--- Start of LISTED RECORDS ---

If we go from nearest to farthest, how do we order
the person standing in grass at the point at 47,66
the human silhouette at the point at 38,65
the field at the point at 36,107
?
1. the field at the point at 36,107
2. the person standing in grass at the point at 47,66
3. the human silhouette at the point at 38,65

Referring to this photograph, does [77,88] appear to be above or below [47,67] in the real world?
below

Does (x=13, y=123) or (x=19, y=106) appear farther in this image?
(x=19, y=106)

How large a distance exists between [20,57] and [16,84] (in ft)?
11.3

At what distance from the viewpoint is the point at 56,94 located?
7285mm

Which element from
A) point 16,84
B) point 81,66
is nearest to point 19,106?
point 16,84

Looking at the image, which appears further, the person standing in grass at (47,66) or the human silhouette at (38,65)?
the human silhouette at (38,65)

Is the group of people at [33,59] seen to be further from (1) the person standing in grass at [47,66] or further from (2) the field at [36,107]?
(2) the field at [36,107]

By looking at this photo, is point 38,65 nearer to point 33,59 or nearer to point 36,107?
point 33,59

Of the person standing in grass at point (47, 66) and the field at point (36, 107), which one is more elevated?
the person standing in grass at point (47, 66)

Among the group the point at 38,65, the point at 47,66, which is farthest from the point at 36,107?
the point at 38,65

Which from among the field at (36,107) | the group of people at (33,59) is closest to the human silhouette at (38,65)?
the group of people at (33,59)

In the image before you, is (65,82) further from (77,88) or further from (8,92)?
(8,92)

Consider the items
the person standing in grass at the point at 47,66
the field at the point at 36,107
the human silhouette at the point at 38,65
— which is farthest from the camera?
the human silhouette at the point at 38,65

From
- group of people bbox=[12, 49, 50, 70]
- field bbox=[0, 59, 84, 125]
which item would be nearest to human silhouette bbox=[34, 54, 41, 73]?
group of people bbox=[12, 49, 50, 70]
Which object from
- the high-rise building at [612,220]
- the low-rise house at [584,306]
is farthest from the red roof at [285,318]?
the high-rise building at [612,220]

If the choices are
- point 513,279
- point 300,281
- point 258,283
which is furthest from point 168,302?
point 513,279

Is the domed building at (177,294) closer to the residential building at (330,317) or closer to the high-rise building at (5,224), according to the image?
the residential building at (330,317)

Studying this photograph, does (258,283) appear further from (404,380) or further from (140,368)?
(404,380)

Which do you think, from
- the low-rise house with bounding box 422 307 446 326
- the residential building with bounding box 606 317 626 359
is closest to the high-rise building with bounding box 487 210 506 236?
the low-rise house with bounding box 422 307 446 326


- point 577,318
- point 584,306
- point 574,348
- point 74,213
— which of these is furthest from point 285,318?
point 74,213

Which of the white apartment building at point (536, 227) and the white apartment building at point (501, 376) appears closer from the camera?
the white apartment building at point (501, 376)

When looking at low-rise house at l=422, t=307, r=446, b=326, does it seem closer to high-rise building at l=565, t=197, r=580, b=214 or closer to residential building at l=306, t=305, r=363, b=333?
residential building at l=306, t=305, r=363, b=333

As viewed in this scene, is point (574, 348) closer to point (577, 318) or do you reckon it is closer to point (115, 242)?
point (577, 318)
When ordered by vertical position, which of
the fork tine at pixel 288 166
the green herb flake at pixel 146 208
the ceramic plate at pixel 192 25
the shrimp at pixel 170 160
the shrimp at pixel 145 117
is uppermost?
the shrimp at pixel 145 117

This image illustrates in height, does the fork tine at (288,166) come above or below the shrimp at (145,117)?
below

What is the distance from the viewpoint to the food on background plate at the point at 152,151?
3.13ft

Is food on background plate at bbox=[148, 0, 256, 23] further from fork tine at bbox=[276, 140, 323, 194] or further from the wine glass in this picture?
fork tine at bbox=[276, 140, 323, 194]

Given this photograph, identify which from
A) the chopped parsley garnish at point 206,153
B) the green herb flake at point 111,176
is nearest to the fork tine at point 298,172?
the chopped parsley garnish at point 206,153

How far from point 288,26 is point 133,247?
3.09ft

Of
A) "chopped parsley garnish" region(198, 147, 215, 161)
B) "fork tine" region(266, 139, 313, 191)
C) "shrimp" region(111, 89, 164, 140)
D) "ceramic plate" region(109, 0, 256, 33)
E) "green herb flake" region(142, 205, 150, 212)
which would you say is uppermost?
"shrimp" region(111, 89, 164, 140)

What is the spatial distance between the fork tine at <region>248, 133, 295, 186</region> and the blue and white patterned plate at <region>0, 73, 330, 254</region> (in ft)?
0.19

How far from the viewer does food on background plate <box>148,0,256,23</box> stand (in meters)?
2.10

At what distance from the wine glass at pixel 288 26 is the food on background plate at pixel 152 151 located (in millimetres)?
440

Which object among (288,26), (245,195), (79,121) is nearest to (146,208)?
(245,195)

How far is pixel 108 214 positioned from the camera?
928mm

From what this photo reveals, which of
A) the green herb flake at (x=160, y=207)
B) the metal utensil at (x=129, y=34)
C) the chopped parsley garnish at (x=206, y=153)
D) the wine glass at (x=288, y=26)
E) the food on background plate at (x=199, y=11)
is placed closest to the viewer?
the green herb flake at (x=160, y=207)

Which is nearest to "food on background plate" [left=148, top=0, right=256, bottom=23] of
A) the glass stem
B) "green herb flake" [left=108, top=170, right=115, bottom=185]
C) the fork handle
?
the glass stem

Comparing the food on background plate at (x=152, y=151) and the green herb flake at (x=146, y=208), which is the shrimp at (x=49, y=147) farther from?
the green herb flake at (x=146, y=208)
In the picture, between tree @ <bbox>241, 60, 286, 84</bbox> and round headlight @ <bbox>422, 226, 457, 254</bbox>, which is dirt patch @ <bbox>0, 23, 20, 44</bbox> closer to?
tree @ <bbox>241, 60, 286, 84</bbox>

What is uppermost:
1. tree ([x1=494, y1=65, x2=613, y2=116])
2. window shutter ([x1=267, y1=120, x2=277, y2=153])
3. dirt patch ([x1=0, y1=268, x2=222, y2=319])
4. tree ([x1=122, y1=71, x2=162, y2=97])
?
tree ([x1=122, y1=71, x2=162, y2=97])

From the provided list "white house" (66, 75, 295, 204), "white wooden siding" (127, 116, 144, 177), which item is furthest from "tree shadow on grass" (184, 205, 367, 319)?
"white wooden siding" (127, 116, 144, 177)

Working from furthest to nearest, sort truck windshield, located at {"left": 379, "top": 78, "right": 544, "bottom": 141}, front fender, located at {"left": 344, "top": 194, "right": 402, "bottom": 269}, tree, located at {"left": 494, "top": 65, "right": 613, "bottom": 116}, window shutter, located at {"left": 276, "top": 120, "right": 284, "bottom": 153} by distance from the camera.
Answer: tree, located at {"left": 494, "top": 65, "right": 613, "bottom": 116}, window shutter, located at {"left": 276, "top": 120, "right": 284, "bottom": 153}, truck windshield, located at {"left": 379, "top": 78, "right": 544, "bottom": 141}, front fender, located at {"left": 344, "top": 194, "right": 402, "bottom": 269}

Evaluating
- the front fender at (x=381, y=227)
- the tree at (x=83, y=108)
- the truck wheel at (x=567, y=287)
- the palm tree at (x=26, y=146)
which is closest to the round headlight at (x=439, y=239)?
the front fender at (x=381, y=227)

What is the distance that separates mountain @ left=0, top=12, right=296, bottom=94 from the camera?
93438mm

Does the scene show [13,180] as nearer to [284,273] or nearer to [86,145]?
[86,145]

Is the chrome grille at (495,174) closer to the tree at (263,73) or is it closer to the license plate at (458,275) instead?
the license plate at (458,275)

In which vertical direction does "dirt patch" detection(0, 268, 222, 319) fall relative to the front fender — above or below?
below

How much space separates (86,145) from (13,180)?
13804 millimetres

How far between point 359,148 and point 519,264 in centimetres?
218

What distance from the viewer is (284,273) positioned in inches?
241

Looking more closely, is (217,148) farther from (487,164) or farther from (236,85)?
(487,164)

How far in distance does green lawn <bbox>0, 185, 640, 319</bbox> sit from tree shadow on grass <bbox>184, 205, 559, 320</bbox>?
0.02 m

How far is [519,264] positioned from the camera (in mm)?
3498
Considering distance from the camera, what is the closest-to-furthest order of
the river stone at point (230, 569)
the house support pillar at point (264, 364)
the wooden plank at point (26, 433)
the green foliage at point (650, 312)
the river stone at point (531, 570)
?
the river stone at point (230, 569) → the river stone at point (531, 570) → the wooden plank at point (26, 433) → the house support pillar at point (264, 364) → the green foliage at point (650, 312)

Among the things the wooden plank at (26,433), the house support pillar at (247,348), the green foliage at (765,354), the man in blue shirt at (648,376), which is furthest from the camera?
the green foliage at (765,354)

--- End of LISTED RECORDS ---

**WHAT THE TASK REQUIRES**
Can you quote exactly the lines from the one containing "What is the distance that" through the last line of the records above, and nothing else?

**REPLY**
What is the distance that separates mountain @ left=0, top=12, right=296, bottom=94 from the camera?
93438mm

Does the scene show [13,180] as nearer to [284,273] or nearer to [86,145]?
[86,145]

Is the chrome grille at (495,174) closer to the tree at (263,73) or is it closer to the license plate at (458,275) instead?
the license plate at (458,275)

In which vertical direction does "dirt patch" detection(0, 268, 222, 319) fall relative to the front fender — above or below?
below

How much space separates (86,145) from (13,180)?
13804 millimetres

How far between point 359,148 and point 519,264 in centimetres?
218

What distance from the viewer is (284,273) positioned in inches?
241

Looking more closely, is (217,148) farther from (487,164) or farther from (236,85)?
(487,164)

How far in distance does green lawn <bbox>0, 185, 640, 319</bbox> sit from tree shadow on grass <bbox>184, 205, 559, 320</bbox>?
0.02 m

How far is [519,264] positioned from the camera (in mm)?
3498
Considering distance from the camera, what is the closest-to-furthest order of
the river stone at point (230, 569)
the house support pillar at point (264, 364)
the wooden plank at point (26, 433)
the green foliage at point (650, 312)
the river stone at point (531, 570)
?
the river stone at point (230, 569) → the river stone at point (531, 570) → the wooden plank at point (26, 433) → the house support pillar at point (264, 364) → the green foliage at point (650, 312)

Among the things the wooden plank at (26,433), the house support pillar at (247,348), the green foliage at (765,354), the man in blue shirt at (648,376), which is furthest from the camera?
the green foliage at (765,354)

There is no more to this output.